Successful Resumes make the difference
You’ve got the experience. You’ve got the skills. You could do the job with your eyes closed. And yet after the interview, the only call you get is “thanks but no thanks”.
You’re not alone. Hundreds of qualified, skilled, smart candidates are turned away after their first interview with a potential employer. As resume writers of Successful resumes in Australia, we know how to make you look good on paper and help secure that job interview. Then it’s up to you to win the interview and the job on offer. For some people, this seems like an impossible task. Time and again they walk away thinking, “I should have got that job. Why didn’t I?”
Here’s the secret. Because you didn’t prove that you are the right cultural fit for the organisation. Cultural fit doesn’t refer to your background, nationality or ethnicity. It refers to your likeability, and the potential for you to fit in with the organisation.
It can be difficult to predict what an employer is looking for. But with a little research and effort, you can definitely improve your chances.
Firstly, find out about the organisation before you write a good resume. Research their website, run a google search, read media releases and find them on social media. Try to establish an idea of the type of employees they need, the organisation’s values, and their working culture. You can also turn to LinkedIn for this – follow their company page, or look for opportunities to network with current employees.
Secondly, make sure you clearly demonstrate your personal attributes during the interview. Personal attributes, also called soft skills, include emotional intelligence, reliability, attitude, work ethic, personality style, organisational ability, and initiative. You have to make sure that these attributes are demonstrated and articulated throughout the interview.
1. It starts with presentation. If you are confident, pleasant and well-presented you will make an immediate positive impact.
2. You know you’re nervous – but take a moment to consider things from the interviewer’s point of view, and then make a concerted effort to put them at ease. When you flip the tables and make them the focus of your attention, you’ll be surprised at how quickly you can build rapport with your interviewer.
3. Listen carefully to the questions you’re asked, and any of the accompanying information. Interviewers often give away cues about what they’re looking for in an answer. Are they trying to establish if you’re a clock watcher and eager to get out the door at 5pm? Or are they looking for someone who manages competing priorities effectively and doesn’t clock up unnecessary overtime?
4. Choose examples from your work history that demonstrate both your achievements and your soft skills. Make sure that you explain to the interviewer how you manage heavy workloads, help motivate your team, and offer support to your manager.
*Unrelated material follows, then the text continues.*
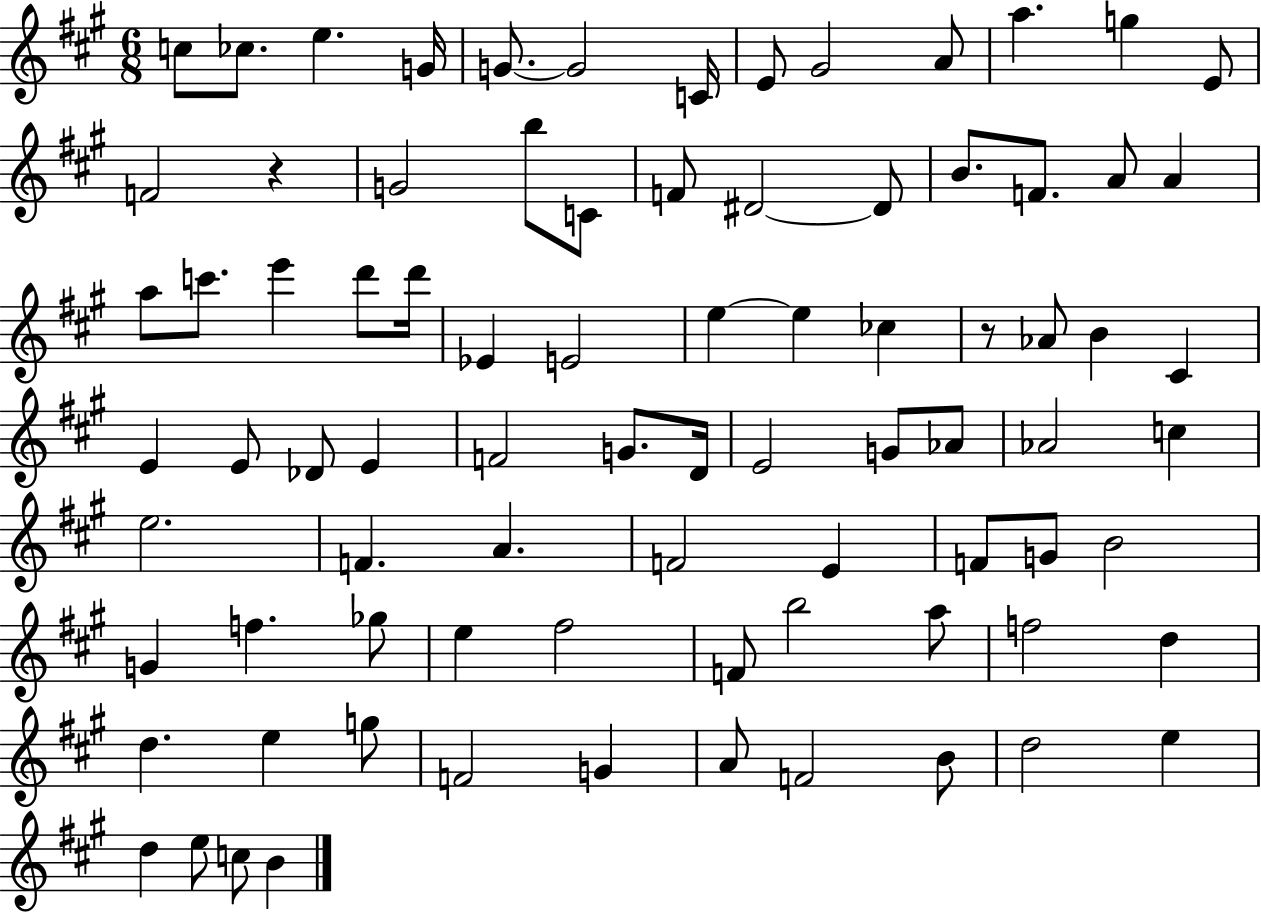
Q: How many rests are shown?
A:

Most importantly, try to use diverse examples that show your adaptability and willingness to work with all types of people at all levels.
Most importantly – and this is the most difficult tip to follow – try to be likeable. Ultimately, you want the interviewer to like you. You want them to see how you can add value to the organisation without threatening the existing culture or hierarchy (unless, of course, you work in change management where it is your job to drive cultural change). If the interviewer leaves that room feeling comfortable, you just might get a job offer rather than another rejection.